The Goal of The Identification Phase
By the end of this process, you want to have:
Identified any data that would be used for analytics and pricing processes
- Considered all inputs into each business process
- Determined how data is used in each calculation
- Identified and engaged data SMEs
- Located or prepared documentation on data contexts
Identified data exchange processes
- What technical implementation options are available?
- How often does data need to be exchanged and with what systems?
- What interfacing standards and practices must be observed?
Established data and technical SMEs and be prepared to discuss data concepts
- Completed internal discussions to determine required data for each process
- Identified all relevant data artifacts and sources
- Engaged IT resources to provide initial data exports
- Defined data export plan and reviewed integration protocols
- Prepared initial extracts of data for project team review and configuration
- Provided data documentation as a reference for solution provider project team
The Second Pillar of Data Readiness: Data Quality
What is Data Quality?
Data quality refers to how well suited your data is to do what you want it to do and do it well. Accuracy, validity, completeness, consistency, and uniqueness of your data all feed its quality. Most important is accuracy (Are the numbers and values correct?) and coverage (Do you have everything that you need to adequately address the scope of expectations and are all business cases covered?).
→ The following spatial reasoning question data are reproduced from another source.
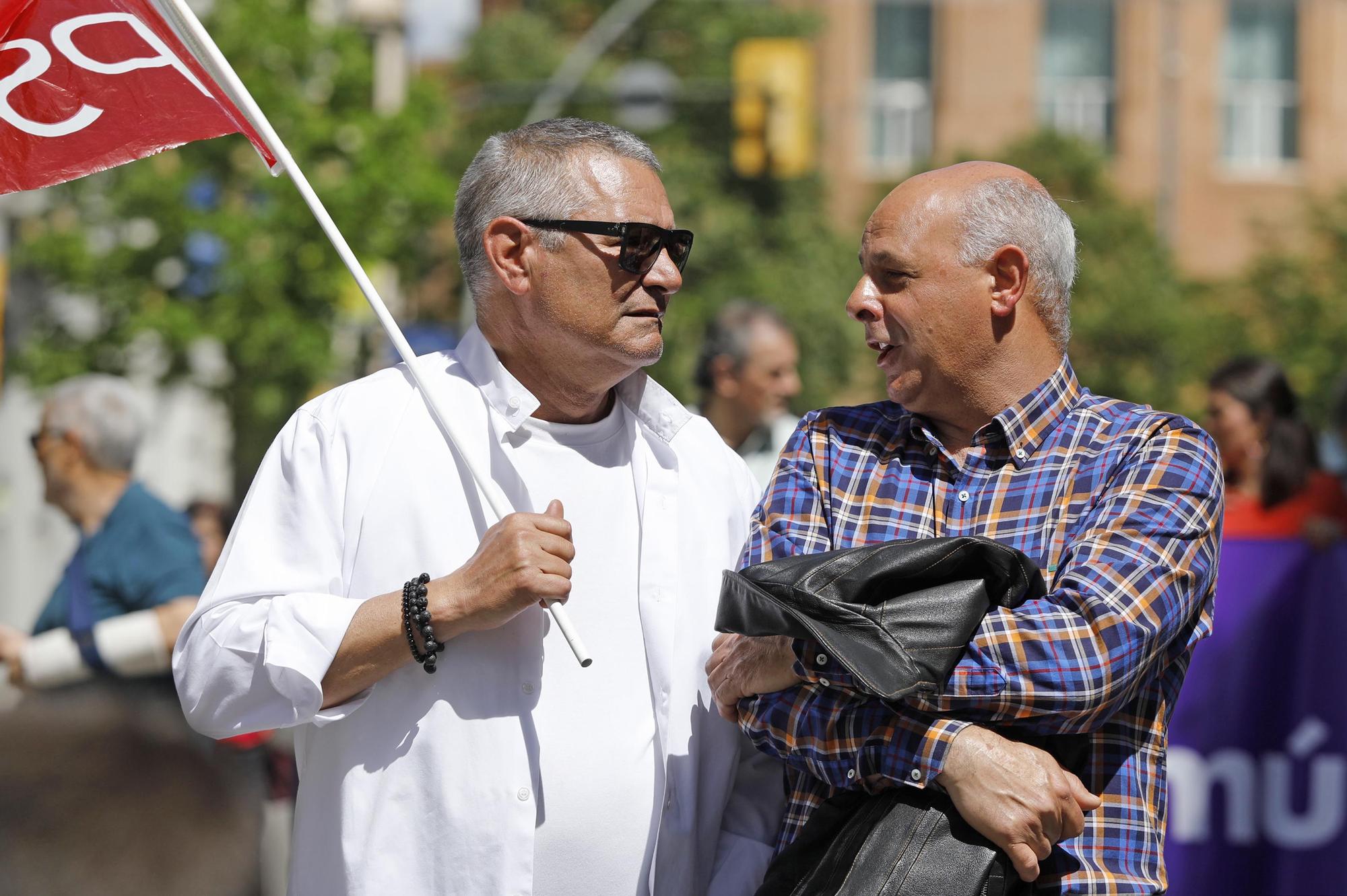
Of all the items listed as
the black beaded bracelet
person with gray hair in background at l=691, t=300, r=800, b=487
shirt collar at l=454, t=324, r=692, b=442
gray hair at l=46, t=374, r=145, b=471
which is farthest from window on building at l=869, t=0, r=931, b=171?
the black beaded bracelet

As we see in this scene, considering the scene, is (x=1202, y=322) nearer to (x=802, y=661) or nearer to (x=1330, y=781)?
(x=1330, y=781)

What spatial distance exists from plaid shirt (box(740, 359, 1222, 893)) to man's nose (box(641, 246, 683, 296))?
42cm

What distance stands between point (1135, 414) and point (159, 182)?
49.0 ft

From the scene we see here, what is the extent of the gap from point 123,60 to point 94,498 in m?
3.01

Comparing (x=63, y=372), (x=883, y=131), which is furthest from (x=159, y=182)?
(x=883, y=131)

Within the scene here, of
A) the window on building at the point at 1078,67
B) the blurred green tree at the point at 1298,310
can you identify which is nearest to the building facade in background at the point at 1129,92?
the window on building at the point at 1078,67

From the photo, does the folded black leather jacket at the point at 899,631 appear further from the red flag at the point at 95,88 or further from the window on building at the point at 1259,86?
the window on building at the point at 1259,86

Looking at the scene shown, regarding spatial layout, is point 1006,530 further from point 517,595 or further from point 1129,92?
point 1129,92

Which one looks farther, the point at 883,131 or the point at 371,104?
the point at 883,131

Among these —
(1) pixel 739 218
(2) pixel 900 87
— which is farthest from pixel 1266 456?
(2) pixel 900 87

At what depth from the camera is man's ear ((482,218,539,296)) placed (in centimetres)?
327

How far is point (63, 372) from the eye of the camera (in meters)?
16.8

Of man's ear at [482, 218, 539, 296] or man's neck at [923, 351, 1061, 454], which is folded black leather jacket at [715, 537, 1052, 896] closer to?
man's neck at [923, 351, 1061, 454]

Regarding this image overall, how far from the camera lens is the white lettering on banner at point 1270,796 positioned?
493cm
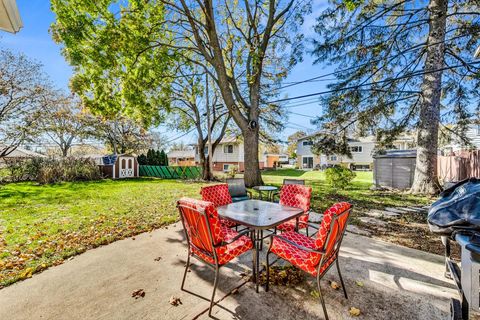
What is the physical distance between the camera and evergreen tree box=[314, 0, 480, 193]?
305 inches

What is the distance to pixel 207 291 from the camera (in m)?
2.50

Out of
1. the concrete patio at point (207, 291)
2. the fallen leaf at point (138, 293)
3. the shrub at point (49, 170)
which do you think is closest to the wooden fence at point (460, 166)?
the concrete patio at point (207, 291)

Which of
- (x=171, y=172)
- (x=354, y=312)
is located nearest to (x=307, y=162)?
(x=171, y=172)

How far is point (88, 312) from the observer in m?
2.17

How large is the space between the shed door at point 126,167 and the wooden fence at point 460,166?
21635 mm

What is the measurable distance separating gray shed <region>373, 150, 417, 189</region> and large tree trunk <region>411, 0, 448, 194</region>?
4.90ft

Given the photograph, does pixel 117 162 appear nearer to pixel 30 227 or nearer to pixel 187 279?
pixel 30 227

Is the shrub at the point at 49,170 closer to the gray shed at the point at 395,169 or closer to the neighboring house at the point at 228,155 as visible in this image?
the neighboring house at the point at 228,155

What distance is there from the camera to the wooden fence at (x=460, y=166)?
27.7 ft

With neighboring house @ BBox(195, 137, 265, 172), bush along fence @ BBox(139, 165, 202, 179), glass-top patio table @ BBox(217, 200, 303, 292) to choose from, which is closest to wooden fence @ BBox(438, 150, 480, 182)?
glass-top patio table @ BBox(217, 200, 303, 292)

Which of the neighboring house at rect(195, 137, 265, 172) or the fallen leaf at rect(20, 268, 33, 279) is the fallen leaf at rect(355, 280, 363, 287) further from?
the neighboring house at rect(195, 137, 265, 172)

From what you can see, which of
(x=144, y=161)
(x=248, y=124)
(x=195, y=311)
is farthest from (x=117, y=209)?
(x=144, y=161)

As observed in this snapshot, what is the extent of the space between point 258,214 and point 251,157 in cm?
654

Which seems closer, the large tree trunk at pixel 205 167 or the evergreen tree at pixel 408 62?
the evergreen tree at pixel 408 62
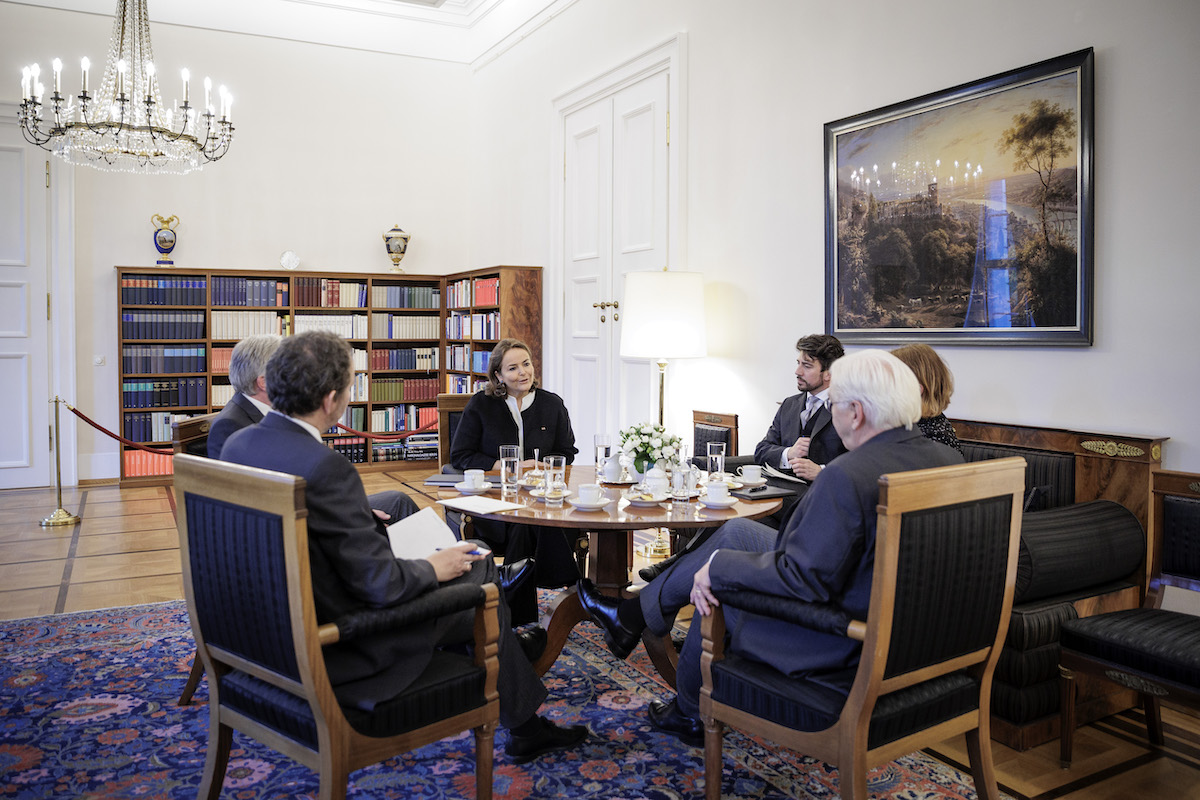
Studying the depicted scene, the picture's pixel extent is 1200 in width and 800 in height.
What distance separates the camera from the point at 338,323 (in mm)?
9062

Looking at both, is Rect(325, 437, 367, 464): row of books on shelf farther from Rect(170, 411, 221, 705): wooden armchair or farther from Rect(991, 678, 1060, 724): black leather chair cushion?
Rect(991, 678, 1060, 724): black leather chair cushion

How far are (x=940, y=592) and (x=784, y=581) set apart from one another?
1.22 feet

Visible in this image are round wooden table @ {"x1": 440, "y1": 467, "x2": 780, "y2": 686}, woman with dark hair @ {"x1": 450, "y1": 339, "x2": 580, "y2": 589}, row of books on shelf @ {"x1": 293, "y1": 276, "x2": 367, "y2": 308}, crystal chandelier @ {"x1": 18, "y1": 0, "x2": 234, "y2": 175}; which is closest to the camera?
round wooden table @ {"x1": 440, "y1": 467, "x2": 780, "y2": 686}

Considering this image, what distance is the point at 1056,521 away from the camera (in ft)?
10.5

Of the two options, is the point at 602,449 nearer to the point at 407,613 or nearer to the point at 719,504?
the point at 719,504

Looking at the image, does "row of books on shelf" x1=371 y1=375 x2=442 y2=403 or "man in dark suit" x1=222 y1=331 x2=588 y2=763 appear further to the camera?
"row of books on shelf" x1=371 y1=375 x2=442 y2=403

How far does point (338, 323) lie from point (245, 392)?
5.99 metres

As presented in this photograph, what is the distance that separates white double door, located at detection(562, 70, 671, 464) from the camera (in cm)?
642

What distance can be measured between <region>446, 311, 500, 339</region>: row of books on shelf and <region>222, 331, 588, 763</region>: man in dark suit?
5.81 m

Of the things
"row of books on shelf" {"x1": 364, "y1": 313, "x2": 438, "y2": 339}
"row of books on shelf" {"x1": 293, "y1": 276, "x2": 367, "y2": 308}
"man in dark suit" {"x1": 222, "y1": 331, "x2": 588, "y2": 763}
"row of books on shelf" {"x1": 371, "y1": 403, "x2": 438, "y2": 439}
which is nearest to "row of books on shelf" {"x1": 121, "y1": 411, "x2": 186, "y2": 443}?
"row of books on shelf" {"x1": 293, "y1": 276, "x2": 367, "y2": 308}

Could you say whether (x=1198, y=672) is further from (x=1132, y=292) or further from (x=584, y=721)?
(x=584, y=721)

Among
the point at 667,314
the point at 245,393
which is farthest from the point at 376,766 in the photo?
the point at 667,314

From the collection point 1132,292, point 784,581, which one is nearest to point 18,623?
point 784,581

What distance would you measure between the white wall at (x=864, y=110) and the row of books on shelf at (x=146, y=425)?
3883 mm
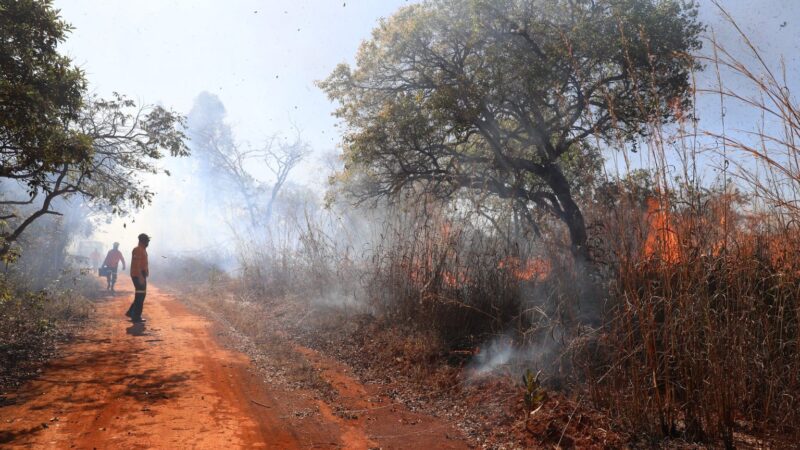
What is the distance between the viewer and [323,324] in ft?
26.3

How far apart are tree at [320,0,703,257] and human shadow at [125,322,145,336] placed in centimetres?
497

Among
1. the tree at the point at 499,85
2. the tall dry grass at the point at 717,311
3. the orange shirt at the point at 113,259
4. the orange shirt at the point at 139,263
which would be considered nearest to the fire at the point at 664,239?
the tall dry grass at the point at 717,311

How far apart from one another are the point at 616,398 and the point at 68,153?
235 inches

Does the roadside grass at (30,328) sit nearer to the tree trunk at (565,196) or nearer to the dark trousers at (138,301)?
the dark trousers at (138,301)

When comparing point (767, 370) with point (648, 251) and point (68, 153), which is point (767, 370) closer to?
point (648, 251)

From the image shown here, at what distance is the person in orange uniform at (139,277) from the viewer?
883 cm

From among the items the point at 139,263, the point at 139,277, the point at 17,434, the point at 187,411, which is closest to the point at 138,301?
the point at 139,277

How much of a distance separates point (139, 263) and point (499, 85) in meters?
7.89

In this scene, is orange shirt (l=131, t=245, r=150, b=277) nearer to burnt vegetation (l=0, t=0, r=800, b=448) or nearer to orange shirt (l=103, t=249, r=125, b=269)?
burnt vegetation (l=0, t=0, r=800, b=448)

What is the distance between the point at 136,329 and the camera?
8.02 metres

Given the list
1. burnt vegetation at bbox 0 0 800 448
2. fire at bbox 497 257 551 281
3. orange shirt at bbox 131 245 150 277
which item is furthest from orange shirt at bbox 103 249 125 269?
fire at bbox 497 257 551 281

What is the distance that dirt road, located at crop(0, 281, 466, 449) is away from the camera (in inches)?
142

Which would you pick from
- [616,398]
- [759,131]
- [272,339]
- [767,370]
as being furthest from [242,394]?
[759,131]

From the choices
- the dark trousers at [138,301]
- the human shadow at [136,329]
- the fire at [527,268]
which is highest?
the fire at [527,268]
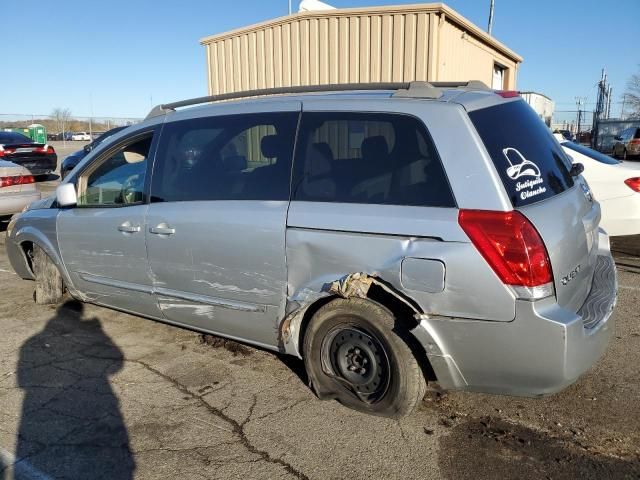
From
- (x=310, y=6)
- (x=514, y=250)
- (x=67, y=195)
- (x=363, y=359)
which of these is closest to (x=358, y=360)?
(x=363, y=359)

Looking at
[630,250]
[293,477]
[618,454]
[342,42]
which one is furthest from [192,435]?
[342,42]

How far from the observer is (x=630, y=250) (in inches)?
280

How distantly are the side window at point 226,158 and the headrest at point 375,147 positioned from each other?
1.60ft

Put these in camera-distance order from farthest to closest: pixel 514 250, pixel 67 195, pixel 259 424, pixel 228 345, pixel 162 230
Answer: pixel 67 195
pixel 228 345
pixel 162 230
pixel 259 424
pixel 514 250

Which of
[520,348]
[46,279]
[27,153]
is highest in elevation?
[27,153]

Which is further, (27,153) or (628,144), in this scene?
(628,144)

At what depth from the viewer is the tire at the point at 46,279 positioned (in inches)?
194

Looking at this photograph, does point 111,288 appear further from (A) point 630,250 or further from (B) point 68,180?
(A) point 630,250

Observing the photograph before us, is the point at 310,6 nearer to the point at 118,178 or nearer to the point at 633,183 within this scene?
the point at 633,183

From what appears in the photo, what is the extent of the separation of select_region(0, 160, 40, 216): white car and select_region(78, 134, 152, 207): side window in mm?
4909

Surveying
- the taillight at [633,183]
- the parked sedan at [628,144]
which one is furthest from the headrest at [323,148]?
the parked sedan at [628,144]

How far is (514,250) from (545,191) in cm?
54

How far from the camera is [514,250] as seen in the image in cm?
250

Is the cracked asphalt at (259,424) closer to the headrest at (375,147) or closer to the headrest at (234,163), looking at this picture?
the headrest at (234,163)
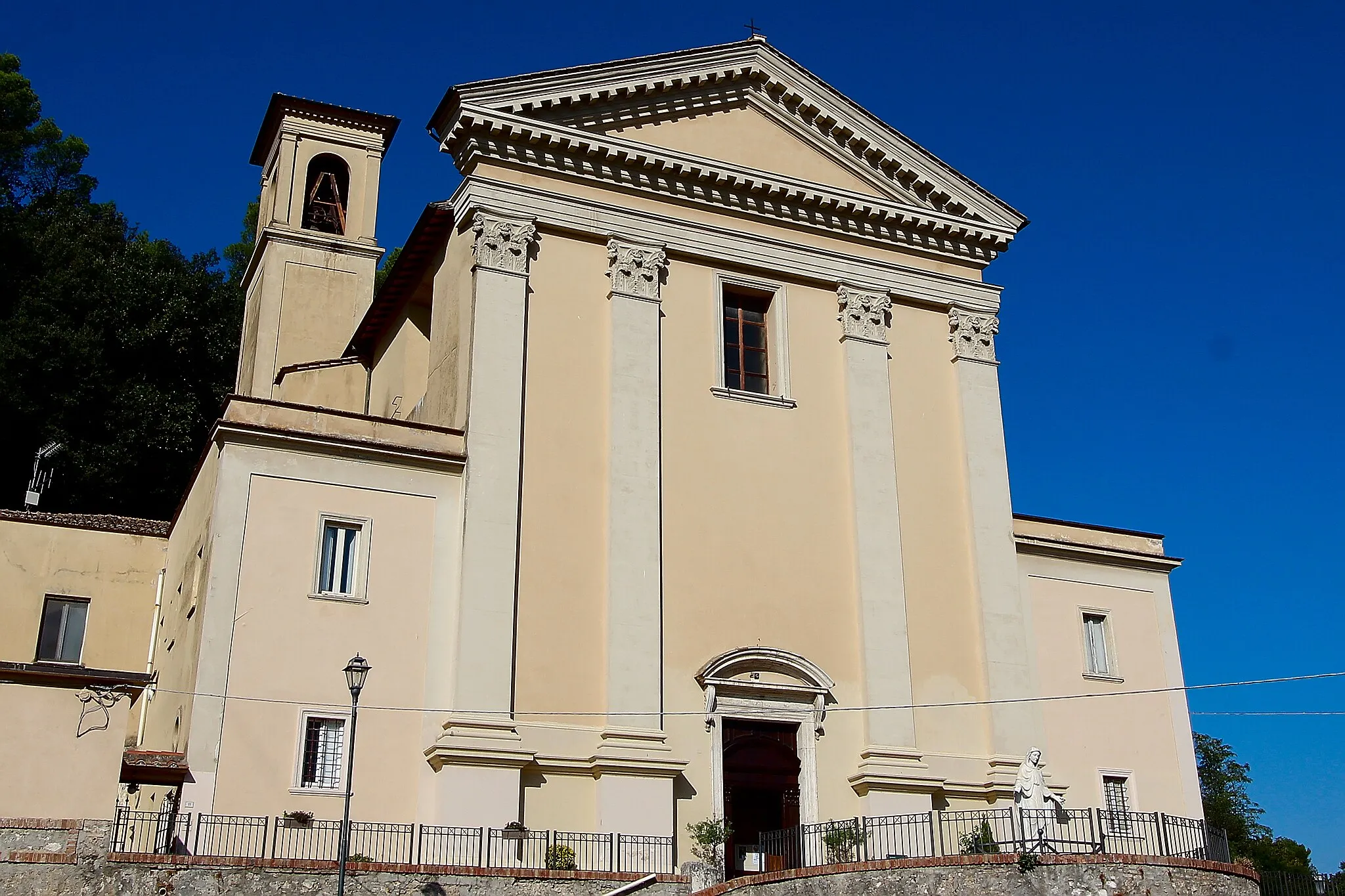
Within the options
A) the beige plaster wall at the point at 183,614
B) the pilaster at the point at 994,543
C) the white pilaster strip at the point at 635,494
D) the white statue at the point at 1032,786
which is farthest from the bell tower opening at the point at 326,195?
the white statue at the point at 1032,786

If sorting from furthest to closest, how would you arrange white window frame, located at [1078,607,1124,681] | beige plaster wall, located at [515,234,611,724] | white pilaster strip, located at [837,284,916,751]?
1. white window frame, located at [1078,607,1124,681]
2. white pilaster strip, located at [837,284,916,751]
3. beige plaster wall, located at [515,234,611,724]

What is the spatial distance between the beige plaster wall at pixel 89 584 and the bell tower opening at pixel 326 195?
11.0 meters

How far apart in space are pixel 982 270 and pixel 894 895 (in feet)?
46.4

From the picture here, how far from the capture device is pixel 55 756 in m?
16.6

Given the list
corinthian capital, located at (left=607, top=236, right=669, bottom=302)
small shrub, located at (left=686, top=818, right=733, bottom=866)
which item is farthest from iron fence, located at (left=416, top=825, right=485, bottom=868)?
corinthian capital, located at (left=607, top=236, right=669, bottom=302)

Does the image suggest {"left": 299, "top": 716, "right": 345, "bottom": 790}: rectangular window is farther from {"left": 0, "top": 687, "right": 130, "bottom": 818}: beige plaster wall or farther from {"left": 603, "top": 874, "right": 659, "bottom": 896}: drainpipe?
{"left": 603, "top": 874, "right": 659, "bottom": 896}: drainpipe

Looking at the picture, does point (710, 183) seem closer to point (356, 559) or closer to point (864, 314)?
point (864, 314)

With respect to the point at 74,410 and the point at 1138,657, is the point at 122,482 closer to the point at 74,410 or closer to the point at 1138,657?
the point at 74,410

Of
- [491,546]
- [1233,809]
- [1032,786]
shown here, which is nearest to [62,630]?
[491,546]

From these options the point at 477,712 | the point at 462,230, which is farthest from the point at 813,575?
the point at 462,230

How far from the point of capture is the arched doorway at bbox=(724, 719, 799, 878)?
69.5ft

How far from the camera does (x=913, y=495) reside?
2428 cm

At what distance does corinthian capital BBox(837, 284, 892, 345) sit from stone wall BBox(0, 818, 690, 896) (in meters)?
11.9

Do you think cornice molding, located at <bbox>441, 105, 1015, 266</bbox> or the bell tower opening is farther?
the bell tower opening
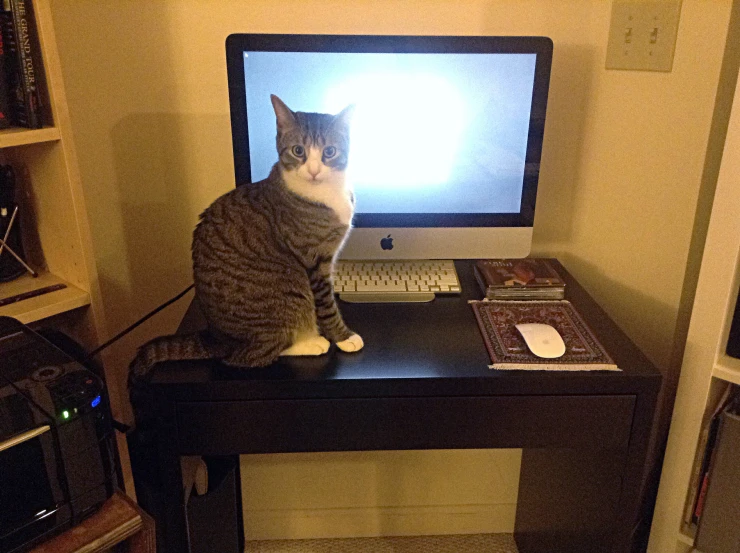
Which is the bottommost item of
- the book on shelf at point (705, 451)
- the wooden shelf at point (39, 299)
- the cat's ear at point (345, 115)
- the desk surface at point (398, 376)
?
the book on shelf at point (705, 451)

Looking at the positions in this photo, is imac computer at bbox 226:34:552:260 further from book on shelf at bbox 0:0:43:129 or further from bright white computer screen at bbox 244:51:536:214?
book on shelf at bbox 0:0:43:129

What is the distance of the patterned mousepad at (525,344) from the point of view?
886 mm

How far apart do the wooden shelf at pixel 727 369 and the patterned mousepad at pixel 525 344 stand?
213 mm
The Fundamentals of Data Quality
Before getting involved with a vendor, we advise that you at the very least identify where you might have data quality issues. These are places where you have duplicates, inaccuracies, ambiguities, inconsistencies, etc. This will help you get rid of things that you don’t need so you can focus on the data that actually helps your pricing processes.
While getting the fundamentals of this nailed down is an important step in the success of your project, don’t get too bogged down in it. It is not always essential for your data to be of the highest quality at the start.
Many of our customers bring low to moderate quality data into our solution to actually help them identify data quality gaps and outliers. In some circumstances, however, this could derail your entire implementation, so check with your vendor.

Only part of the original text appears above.